- **DATA EXTRACT**
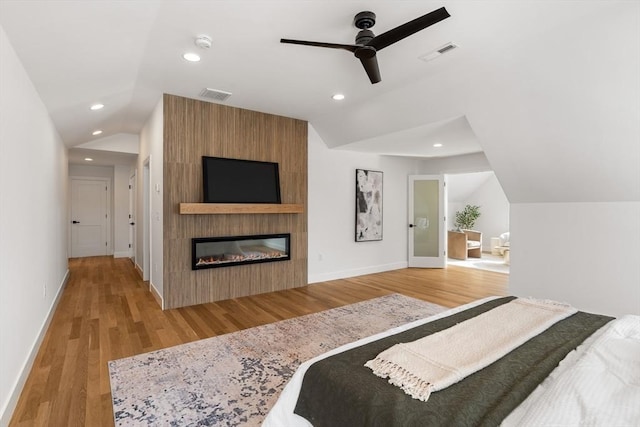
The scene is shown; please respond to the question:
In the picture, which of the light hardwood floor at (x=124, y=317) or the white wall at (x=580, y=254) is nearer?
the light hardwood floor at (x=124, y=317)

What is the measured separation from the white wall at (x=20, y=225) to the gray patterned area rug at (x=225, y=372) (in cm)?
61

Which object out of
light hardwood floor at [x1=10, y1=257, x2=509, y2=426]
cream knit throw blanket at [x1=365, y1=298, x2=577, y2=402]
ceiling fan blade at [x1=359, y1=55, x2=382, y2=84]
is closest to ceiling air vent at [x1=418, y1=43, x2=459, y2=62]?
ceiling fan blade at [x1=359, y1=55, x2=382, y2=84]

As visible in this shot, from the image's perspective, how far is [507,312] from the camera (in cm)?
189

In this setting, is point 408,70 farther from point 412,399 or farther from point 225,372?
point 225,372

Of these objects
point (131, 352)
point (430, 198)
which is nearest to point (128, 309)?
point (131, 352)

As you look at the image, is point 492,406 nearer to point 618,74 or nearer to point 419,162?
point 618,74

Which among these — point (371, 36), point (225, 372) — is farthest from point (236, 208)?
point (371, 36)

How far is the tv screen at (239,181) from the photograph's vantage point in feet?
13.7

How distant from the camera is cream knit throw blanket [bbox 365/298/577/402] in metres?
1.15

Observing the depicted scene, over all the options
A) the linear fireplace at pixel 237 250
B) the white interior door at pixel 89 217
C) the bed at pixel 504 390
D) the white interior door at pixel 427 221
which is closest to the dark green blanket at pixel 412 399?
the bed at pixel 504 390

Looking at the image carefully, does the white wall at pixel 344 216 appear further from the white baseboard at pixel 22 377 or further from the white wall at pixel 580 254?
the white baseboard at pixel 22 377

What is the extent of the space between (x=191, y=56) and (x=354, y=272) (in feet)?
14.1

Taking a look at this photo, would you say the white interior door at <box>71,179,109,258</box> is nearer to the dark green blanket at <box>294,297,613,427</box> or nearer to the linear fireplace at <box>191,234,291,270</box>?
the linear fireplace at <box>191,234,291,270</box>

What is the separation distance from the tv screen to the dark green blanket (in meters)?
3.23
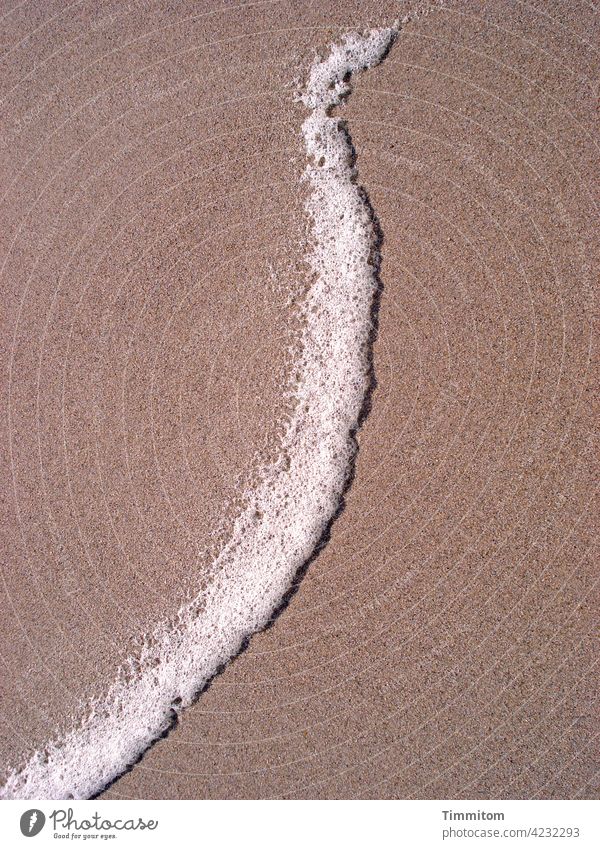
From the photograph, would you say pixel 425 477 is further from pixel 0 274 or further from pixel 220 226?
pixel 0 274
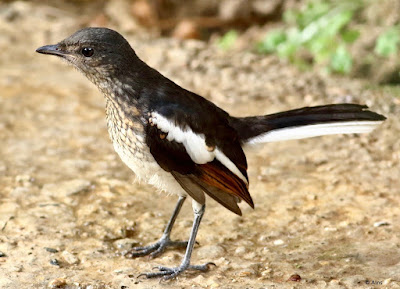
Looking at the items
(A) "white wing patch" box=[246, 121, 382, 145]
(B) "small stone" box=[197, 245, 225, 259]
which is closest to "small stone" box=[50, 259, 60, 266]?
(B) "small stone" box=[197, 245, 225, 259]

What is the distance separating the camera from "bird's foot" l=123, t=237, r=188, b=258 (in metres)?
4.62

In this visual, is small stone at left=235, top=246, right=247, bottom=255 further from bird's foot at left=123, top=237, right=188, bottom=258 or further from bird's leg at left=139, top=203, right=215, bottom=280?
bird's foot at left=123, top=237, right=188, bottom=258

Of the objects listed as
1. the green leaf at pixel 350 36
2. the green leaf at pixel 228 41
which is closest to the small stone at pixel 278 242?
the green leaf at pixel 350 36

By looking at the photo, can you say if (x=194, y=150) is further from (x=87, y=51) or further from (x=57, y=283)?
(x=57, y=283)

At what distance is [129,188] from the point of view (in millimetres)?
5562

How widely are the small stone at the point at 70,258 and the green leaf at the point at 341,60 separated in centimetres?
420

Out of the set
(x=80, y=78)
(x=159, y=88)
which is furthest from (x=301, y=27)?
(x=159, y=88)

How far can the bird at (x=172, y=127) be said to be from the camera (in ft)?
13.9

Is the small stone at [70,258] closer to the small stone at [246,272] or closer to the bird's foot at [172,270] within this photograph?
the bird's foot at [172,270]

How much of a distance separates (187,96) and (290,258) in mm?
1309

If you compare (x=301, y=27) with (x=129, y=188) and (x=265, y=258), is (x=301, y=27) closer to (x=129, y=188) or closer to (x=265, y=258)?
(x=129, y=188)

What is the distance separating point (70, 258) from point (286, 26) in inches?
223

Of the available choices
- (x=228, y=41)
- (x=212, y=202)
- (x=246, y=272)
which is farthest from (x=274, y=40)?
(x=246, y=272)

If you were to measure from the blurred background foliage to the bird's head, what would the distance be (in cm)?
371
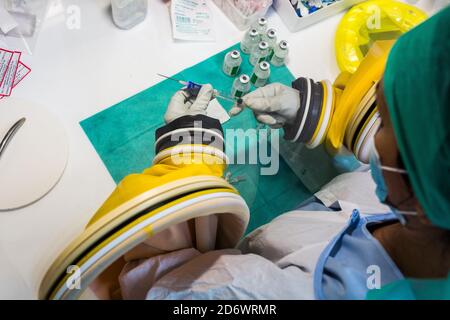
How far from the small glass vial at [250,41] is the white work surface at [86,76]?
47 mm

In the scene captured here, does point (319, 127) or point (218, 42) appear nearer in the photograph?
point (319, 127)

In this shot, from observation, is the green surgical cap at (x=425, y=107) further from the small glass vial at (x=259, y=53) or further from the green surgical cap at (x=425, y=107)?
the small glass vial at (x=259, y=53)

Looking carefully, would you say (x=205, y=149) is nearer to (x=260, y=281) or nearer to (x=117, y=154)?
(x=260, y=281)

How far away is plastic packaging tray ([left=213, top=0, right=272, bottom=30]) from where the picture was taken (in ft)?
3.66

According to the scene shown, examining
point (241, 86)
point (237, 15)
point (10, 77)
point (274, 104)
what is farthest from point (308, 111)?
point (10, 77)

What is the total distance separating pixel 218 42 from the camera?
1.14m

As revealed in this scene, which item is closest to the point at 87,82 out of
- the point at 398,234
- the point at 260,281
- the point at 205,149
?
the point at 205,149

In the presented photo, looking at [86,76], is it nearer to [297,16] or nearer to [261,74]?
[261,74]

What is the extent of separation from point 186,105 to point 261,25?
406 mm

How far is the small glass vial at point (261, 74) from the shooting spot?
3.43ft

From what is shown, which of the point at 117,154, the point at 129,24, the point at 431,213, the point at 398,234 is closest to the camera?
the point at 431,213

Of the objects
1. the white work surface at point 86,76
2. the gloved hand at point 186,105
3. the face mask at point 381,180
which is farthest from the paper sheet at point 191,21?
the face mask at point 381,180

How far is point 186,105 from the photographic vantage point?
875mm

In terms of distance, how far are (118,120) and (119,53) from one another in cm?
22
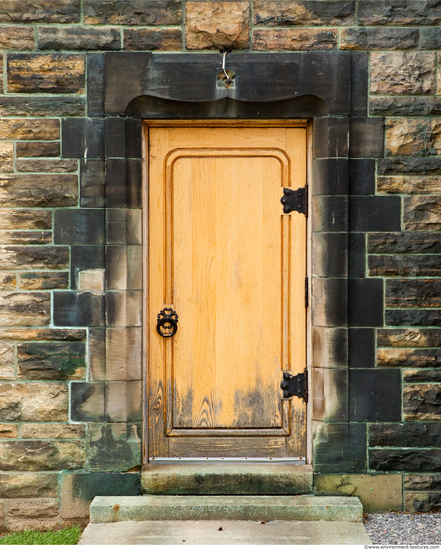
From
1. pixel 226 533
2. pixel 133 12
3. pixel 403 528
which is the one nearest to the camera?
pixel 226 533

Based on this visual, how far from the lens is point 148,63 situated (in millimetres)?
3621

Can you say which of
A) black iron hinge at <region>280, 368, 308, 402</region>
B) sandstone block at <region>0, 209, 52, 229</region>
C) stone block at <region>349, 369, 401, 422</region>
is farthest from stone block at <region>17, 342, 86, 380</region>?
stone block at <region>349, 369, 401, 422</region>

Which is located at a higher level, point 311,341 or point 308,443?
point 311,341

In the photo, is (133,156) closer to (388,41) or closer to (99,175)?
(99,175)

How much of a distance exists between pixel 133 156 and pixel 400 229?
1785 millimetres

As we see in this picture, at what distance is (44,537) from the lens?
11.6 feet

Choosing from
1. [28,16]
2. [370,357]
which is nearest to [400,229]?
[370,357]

- **STATED PROBLEM**
Please reproduce all of the material above word for word, leaving out the pictures.

- **RESPONSE TO THE TASK**
The scene is shown; please respond to the question:
In the picture, which of the light hardwood floor at (x=124, y=317) or the white wall at (x=580, y=254) is nearer?
the light hardwood floor at (x=124, y=317)

What is the measured separation from the white wall at (x=20, y=225) to the gray patterned area rug at (x=225, y=372) (in cm)?
61

Which object out of
light hardwood floor at [x1=10, y1=257, x2=509, y2=426]
cream knit throw blanket at [x1=365, y1=298, x2=577, y2=402]
ceiling fan blade at [x1=359, y1=55, x2=382, y2=84]
is closest to ceiling air vent at [x1=418, y1=43, x2=459, y2=62]?
ceiling fan blade at [x1=359, y1=55, x2=382, y2=84]

As visible in this shot, from the image's perspective, how far is [507,312] from the camera (in cm)?
189

In this setting, is point 408,70 farther from point 412,399 or farther from point 225,372?
point 225,372

Of these objects
point (131, 352)
point (430, 198)
which is nearest to point (128, 309)?
point (131, 352)

As you look at the image, is point 492,406 nearer to point 618,74 or nearer to point 419,162?
point 618,74

Which among these — point (371, 36), point (225, 372) — is farthest from point (236, 208)?
point (371, 36)

How far is the tv screen at (239,181) from the photograph's vantage point in feet?
13.7

How distant from the camera is cream knit throw blanket [bbox 365/298/577/402] in metres?
1.15

Observing the depicted scene, over all the options
A) the linear fireplace at pixel 237 250
B) the white interior door at pixel 89 217
C) the bed at pixel 504 390
D) the white interior door at pixel 427 221
which is closest to the dark green blanket at pixel 412 399?
the bed at pixel 504 390

Looking at the image carefully, does the white wall at pixel 344 216 appear further from the white baseboard at pixel 22 377 or further from the white wall at pixel 580 254?
the white baseboard at pixel 22 377

What is the extent of the space between (x=191, y=56) and (x=354, y=272) (in feet)?
14.1

Taking a look at this photo, would you say the white interior door at <box>71,179,109,258</box> is nearer to the dark green blanket at <box>294,297,613,427</box> or nearer to the linear fireplace at <box>191,234,291,270</box>?
the linear fireplace at <box>191,234,291,270</box>

What is the separation distance from the tv screen to the dark green blanket (in meters)?
3.23
From the photograph, would you say pixel 425 477 is further from pixel 0 274 or further from pixel 220 226?
pixel 0 274
Looking at the items
(A) "white wing patch" box=[246, 121, 382, 145]
(B) "small stone" box=[197, 245, 225, 259]
which is closest to "small stone" box=[50, 259, 60, 266]?
(B) "small stone" box=[197, 245, 225, 259]

What is the distance separating the camera from "bird's foot" l=123, t=237, r=188, b=258 (in metres)?
4.62

In this visual, is small stone at left=235, top=246, right=247, bottom=255 further from bird's foot at left=123, top=237, right=188, bottom=258 or further from bird's leg at left=139, top=203, right=215, bottom=280?
bird's foot at left=123, top=237, right=188, bottom=258

Of the objects listed as
1. the green leaf at pixel 350 36
2. the green leaf at pixel 228 41
which is closest to the small stone at pixel 278 242?
the green leaf at pixel 350 36

By looking at the photo, can you say if (x=194, y=150) is further from (x=87, y=51) or further from (x=57, y=283)?
(x=57, y=283)

At what distance is [129,188] from the point of view (in millimetres)?
5562

How widely are the small stone at the point at 70,258 and the green leaf at the point at 341,60 separated in centimetres?
420

Out of the set
(x=80, y=78)
(x=159, y=88)
which is furthest from (x=301, y=27)?
(x=159, y=88)

How far can the bird at (x=172, y=127) be said to be from the camera (in ft)?
13.9

Is the small stone at [70,258] closer to the small stone at [246,272] or closer to the bird's foot at [172,270] within this photograph?
the bird's foot at [172,270]

How much of a distance separates (187,96) and (290,258) in mm?
1309

If you compare (x=301, y=27) with (x=129, y=188) and (x=265, y=258), is (x=301, y=27) closer to (x=129, y=188) or closer to (x=265, y=258)?
(x=129, y=188)

What is the distance separating point (70, 258) from point (286, 26) in inches?
223

Of the available choices
- (x=228, y=41)
- (x=212, y=202)
- (x=246, y=272)
which is farthest from (x=274, y=40)?
(x=246, y=272)

If you were to measure from the blurred background foliage to the bird's head, what would the distance be (in cm)?
371
How far from the small glass vial at [250,41] is the white work surface at [86,76]?
47 mm

In the scene captured here, does point (319, 127) or point (218, 42) appear nearer in the photograph?
point (319, 127)

In this shot, from observation, is the green surgical cap at (x=425, y=107) further from the small glass vial at (x=259, y=53) or further from the green surgical cap at (x=425, y=107)?
the small glass vial at (x=259, y=53)

Looking carefully, would you say (x=205, y=149) is nearer to (x=260, y=281) or nearer to (x=117, y=154)?
(x=260, y=281)

How far away is plastic packaging tray ([left=213, top=0, right=272, bottom=30]) from where the picture was taken (in ft)?
3.66

According to the scene shown, examining
point (241, 86)
point (237, 15)
point (10, 77)
point (274, 104)
what is farthest from point (308, 111)?
point (10, 77)

What is the total distance separating pixel 218 42 from the camera?
1.14m

As revealed in this scene, which item is closest to the point at 87,82 out of
- the point at 398,234
- the point at 260,281
- the point at 205,149
?
the point at 205,149

In the presented photo, looking at [86,76], is it nearer to [297,16] or nearer to [261,74]?
[261,74]

What is the extent of separation from point 186,105 to point 261,25?
406 mm

How far is the small glass vial at point (261, 74) from the shooting spot?
3.43ft

From what is shown, which of the point at 117,154, the point at 129,24, the point at 431,213, the point at 398,234 is closest to the camera?
the point at 431,213

Of the objects
1. the white work surface at point 86,76
2. the gloved hand at point 186,105
3. the face mask at point 381,180
which is farthest from the paper sheet at point 191,21?
the face mask at point 381,180

How far is point 186,105 from the photographic vantage point?
875mm

In terms of distance, how far are (118,120) and (119,53) from one another in cm?
22
From
1. pixel 226 533
2. pixel 133 12
3. pixel 403 528
which is the one nearest to the camera?
pixel 226 533

Based on this visual, how far from the lens is point 148,63 situated (in millimetres)?
3621

Can you say which of
A) black iron hinge at <region>280, 368, 308, 402</region>
B) sandstone block at <region>0, 209, 52, 229</region>
C) stone block at <region>349, 369, 401, 422</region>
is farthest from stone block at <region>17, 342, 86, 380</region>?
stone block at <region>349, 369, 401, 422</region>

Which is located at a higher level, point 311,341 or point 308,443?
point 311,341

In the photo, is (133,156) closer to (388,41) or closer to (99,175)?
(99,175)

How much of a distance exists between pixel 133 156 and pixel 400 229?
1785 millimetres

As we see in this picture, at what distance is (44,537) from the lens?
11.6 feet

Choosing from
1. [28,16]
2. [370,357]
which is nearest to [400,229]?
[370,357]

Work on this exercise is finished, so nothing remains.